Tuesday, June 9, 2009 by Dave Blum

Have you ever found yourself on the losing side of a battle?  The fighting is done; everything you believed in is gone…and the universe now seems like a dark and lonely place, without purpose, without meaning?

This is the situation in which Captain Malcolm Reynolds finds himself in the now-classic sci-fi TV show, Firefly.  Airing in 2002, the series ran only one season, much to the dismay of both its talented cast and its creator, Joss Whedon, of Buffy the Vampire Slayer and Angel fame. But for its legions of fans, Firefly lives on as one of the most under-rated and entertaining TV shows ever.

As Jen and I were re-watching our DVD of Firefly last night, I was struck by the extreme timeliness of the series.  The stoic Captain Reynolds and his second-in-command, Zoe, fought on the losing side of a civil war against the dreaded Alliance.  Stripped of an army to serve, the two now live on the outskirts of society, running a one-ship smuggling operation on the fringes of their star system.  Mal and Zoe have been set adrift — just as many of us, in this economy, now find ourselves wafting along aimlessly — laid off, cast aside, trying to scratch out a living in an age of scarcity.
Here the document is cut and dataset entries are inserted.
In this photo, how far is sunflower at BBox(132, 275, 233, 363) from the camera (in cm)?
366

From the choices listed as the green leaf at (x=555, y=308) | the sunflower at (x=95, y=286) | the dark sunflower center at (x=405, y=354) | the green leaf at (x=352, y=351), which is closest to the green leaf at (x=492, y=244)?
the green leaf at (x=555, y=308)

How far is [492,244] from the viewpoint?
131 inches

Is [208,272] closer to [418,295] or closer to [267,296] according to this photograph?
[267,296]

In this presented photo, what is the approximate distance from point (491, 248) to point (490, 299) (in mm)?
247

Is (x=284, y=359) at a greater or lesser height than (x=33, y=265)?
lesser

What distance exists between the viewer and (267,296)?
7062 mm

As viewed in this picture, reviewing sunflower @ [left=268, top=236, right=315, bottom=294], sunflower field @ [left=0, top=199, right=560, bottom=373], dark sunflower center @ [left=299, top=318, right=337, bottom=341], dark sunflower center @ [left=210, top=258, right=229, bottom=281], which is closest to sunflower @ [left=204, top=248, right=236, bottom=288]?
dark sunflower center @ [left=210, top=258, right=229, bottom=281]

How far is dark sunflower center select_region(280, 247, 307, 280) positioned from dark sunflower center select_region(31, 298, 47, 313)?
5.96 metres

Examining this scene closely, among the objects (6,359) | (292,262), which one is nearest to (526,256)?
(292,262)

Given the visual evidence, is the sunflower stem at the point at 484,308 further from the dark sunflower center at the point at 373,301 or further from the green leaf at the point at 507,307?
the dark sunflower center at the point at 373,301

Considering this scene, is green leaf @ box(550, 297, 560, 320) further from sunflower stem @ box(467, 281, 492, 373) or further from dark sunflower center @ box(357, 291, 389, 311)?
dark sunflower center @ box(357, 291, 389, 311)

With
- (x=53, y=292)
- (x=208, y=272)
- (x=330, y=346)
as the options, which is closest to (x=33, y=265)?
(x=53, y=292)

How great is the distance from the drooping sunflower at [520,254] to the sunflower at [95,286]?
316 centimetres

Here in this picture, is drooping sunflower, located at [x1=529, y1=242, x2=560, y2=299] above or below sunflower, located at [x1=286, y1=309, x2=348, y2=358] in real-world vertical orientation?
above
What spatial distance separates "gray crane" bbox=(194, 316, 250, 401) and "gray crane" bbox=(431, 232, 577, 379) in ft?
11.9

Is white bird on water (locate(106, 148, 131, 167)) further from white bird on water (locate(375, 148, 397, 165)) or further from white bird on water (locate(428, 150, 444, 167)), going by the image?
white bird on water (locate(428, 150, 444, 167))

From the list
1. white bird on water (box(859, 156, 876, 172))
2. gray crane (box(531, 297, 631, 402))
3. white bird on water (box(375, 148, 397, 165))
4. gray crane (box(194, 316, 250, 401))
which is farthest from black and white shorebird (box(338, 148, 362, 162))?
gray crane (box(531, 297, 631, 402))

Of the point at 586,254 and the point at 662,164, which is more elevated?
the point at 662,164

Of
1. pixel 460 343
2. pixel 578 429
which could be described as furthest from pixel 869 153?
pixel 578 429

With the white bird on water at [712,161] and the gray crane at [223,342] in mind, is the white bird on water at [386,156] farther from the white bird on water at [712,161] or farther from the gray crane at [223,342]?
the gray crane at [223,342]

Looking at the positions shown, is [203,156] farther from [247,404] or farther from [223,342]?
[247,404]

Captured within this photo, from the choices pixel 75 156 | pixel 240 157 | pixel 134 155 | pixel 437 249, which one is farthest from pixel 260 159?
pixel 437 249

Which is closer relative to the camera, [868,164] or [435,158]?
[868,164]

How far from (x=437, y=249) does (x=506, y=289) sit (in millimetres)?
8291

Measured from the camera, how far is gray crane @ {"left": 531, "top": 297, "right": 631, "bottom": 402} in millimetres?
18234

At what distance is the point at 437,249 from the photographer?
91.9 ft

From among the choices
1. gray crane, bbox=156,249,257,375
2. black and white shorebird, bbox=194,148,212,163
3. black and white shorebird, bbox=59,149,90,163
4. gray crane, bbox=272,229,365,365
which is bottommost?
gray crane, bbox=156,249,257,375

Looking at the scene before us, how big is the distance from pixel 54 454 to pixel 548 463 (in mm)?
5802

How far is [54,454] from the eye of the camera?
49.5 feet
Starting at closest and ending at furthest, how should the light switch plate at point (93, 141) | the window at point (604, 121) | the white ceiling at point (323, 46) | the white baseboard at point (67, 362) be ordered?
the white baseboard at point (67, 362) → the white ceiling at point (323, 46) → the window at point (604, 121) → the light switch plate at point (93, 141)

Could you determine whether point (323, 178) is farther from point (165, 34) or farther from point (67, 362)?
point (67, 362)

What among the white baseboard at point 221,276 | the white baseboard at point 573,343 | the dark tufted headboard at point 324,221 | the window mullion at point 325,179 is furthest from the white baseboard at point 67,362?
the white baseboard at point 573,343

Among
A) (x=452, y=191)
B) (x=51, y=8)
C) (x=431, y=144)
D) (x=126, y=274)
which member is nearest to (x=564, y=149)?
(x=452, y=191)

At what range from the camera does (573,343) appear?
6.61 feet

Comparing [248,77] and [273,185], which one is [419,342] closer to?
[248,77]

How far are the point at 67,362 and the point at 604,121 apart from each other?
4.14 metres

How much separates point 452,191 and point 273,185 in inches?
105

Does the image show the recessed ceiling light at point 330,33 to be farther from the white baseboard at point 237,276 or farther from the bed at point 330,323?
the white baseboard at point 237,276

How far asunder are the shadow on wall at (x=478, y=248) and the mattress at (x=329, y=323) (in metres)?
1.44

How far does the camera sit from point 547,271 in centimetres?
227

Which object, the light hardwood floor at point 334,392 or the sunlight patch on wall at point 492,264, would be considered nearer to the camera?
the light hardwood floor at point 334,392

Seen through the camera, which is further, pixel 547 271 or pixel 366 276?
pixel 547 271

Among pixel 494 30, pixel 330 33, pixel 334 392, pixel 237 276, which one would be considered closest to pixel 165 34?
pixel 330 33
What gives the characters in Firefly their strength, and a sense of purpose, is their strong feeling of family.  Mal slowly puts together an odd collection of crew mates and passengers, including:

Jayne: The hired muscle
Wash: The navigator and comic relief
Kaylee: The ship’s mechanic
Inara: The 26th century equivalent of a courtesan
Shepherd Book:  A priest or pastor
Simon Tam:  A doctor
River Tam:  Simon’s somewhat broken younger sister

Whedon apparently pitched the show as “nine people looking into the blackness of space and seeing nine different things.”  Certainly they are all very different, and trust comes grudgingly.  But eventually, from this motely crew emerges a newsense of meaning . Yes, they no longer have the big, bad Alliance to fight.  But at least they have each other and the ship, Serenity, which in a way becomes the 10th member of the cast.  Reynolds and his “family” may be living from job to job, from paycheck to paycheck, but if they can keep the crew together, then everything will be okay…or at least, survive-able.

Many (if not most) of us are undergoing trying times these days.  It’s so easy to self-identify with our lost job titles, our lost organizations, and to feel rudder-less without them.   In this challenging climate, I think it’s extra important to gather our friends and loved ones around us, to check in with our hearts and acknowledge what we DO have.  Things will get better, eventually; a new sense of work-life purpose will eventually re-emerge in our lives. But until then, if we have our health and our “families”… that’s a lot.